::: Input data :::

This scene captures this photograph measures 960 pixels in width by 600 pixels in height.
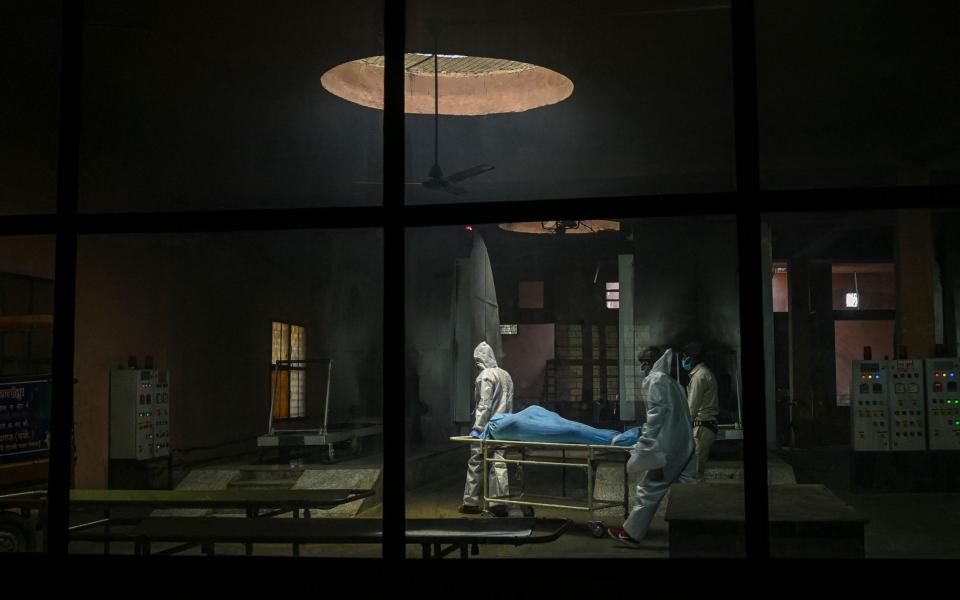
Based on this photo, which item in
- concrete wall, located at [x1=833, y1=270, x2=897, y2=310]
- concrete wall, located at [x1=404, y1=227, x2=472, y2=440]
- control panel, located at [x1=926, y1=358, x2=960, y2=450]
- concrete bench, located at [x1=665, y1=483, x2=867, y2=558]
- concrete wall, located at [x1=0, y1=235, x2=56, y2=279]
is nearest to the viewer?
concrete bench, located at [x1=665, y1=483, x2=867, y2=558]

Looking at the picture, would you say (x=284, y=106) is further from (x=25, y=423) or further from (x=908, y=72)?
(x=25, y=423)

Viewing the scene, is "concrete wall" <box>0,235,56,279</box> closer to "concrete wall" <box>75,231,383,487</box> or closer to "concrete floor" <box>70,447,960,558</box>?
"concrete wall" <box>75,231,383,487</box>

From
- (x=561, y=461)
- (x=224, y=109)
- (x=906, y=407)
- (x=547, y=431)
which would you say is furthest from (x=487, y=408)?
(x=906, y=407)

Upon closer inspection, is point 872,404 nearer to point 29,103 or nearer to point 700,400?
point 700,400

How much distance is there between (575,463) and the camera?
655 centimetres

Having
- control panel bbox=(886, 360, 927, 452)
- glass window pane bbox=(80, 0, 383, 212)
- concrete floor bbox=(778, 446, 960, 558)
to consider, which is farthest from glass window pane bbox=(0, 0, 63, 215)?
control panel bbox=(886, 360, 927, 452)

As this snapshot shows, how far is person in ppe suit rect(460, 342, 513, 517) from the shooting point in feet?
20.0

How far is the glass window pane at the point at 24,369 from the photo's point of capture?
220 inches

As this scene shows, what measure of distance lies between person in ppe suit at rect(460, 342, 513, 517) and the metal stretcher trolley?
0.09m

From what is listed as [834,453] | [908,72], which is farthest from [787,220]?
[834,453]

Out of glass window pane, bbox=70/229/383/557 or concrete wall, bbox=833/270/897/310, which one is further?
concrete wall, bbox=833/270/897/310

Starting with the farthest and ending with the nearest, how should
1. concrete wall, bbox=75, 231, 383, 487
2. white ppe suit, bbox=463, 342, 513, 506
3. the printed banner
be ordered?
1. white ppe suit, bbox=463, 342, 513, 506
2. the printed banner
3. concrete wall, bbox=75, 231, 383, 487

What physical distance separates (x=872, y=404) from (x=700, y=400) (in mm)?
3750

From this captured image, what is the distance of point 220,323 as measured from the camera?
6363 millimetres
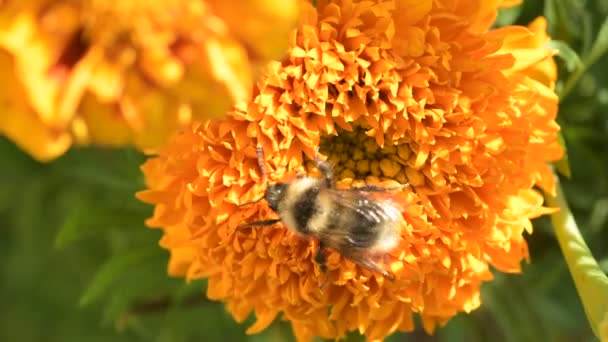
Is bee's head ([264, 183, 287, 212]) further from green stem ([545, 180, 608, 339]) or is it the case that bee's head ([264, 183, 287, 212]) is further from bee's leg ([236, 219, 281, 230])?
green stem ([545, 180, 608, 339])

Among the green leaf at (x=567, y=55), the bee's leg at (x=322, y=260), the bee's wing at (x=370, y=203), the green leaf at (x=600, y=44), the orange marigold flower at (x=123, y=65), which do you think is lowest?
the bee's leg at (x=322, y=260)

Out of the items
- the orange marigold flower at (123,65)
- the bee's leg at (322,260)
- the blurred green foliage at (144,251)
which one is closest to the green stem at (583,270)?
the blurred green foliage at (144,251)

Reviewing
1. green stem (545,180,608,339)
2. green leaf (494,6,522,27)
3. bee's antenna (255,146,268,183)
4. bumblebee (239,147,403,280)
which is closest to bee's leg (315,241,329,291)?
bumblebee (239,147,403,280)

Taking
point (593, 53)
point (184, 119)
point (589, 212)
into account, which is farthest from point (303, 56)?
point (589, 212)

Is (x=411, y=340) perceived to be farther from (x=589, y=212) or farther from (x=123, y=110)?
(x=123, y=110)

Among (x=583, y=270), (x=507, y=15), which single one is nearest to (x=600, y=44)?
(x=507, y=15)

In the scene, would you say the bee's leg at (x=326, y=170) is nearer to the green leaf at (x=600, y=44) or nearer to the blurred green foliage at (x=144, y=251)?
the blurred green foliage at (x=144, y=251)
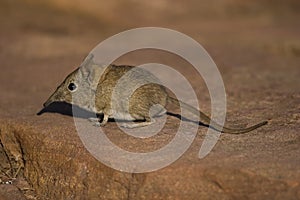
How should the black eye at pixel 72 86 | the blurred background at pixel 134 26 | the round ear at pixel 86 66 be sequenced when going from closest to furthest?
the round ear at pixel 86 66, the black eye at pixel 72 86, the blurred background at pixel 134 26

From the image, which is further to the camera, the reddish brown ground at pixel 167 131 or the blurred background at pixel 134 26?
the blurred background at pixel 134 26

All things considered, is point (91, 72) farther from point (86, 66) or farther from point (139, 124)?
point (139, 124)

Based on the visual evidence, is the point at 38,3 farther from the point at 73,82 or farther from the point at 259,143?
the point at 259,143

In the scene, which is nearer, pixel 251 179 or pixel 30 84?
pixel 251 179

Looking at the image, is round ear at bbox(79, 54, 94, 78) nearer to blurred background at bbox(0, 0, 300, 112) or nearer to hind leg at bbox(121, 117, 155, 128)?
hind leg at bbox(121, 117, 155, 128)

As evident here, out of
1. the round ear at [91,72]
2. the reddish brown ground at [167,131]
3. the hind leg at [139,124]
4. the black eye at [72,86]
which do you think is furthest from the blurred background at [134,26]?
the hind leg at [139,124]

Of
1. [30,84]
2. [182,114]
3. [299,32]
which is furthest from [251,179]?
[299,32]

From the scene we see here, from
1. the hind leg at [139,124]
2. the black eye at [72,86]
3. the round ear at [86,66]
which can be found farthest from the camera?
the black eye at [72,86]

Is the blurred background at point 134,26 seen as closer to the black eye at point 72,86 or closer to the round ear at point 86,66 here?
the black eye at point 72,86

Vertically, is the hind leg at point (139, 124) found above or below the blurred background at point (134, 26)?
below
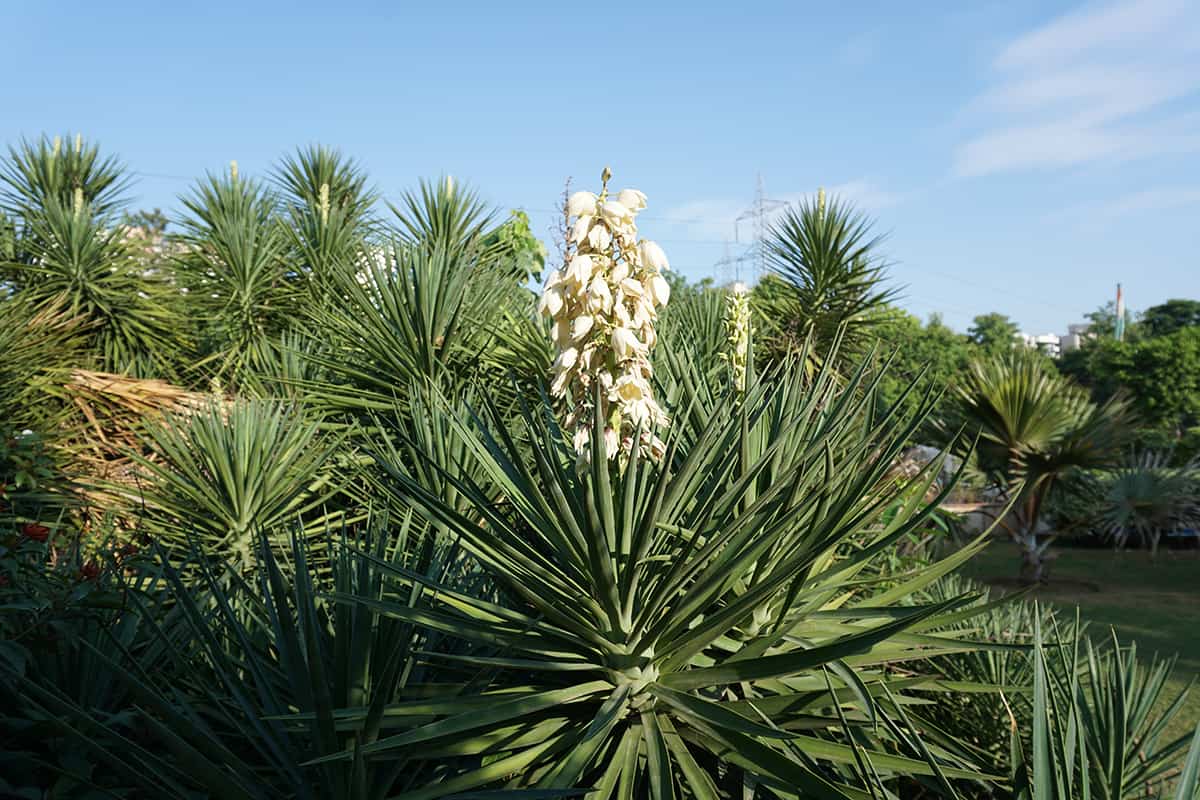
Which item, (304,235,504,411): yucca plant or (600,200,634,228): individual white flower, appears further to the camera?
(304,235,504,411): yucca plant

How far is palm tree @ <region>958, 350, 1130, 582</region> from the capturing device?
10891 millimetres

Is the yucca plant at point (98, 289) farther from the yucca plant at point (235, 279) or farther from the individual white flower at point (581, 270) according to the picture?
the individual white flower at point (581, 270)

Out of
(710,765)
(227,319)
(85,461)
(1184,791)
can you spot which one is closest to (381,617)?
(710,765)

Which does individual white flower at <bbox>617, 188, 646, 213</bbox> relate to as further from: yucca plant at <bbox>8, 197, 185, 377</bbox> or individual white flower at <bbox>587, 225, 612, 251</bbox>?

:::

◆ Aim:
Duplicate the material from its start up to and including the line with "655 centimetres", leaving the pictures out of your answer.

◆ Result of the exercise:
This scene captures this photograph measures 960 pixels in width by 600 pixels in height.
Based on this photo, which item in
- concrete wall, located at [x1=833, y1=270, x2=897, y2=310]
- concrete wall, located at [x1=404, y1=227, x2=472, y2=440]
- control panel, located at [x1=926, y1=358, x2=960, y2=450]
- concrete bench, located at [x1=665, y1=483, x2=867, y2=558]
- concrete wall, located at [x1=0, y1=235, x2=56, y2=279]
is nearest to the viewer?
concrete bench, located at [x1=665, y1=483, x2=867, y2=558]

Looking at the picture, would you say (x=284, y=106) is further from (x=25, y=423) or further from (x=908, y=72)?
(x=25, y=423)

Viewing the scene, is "concrete wall" <box>0,235,56,279</box> closer to "concrete wall" <box>75,231,383,487</box> or closer to "concrete floor" <box>70,447,960,558</box>?
"concrete wall" <box>75,231,383,487</box>

From
- (x=561, y=461)
- (x=224, y=109)
- (x=906, y=407)
- (x=547, y=431)
which would you say is furthest from (x=487, y=408)?
(x=906, y=407)

Upon closer inspection, is point 872,404 nearer to point 29,103 or nearer to point 700,400?
point 700,400

How much distance is there between (575,463) and the camera?
655 centimetres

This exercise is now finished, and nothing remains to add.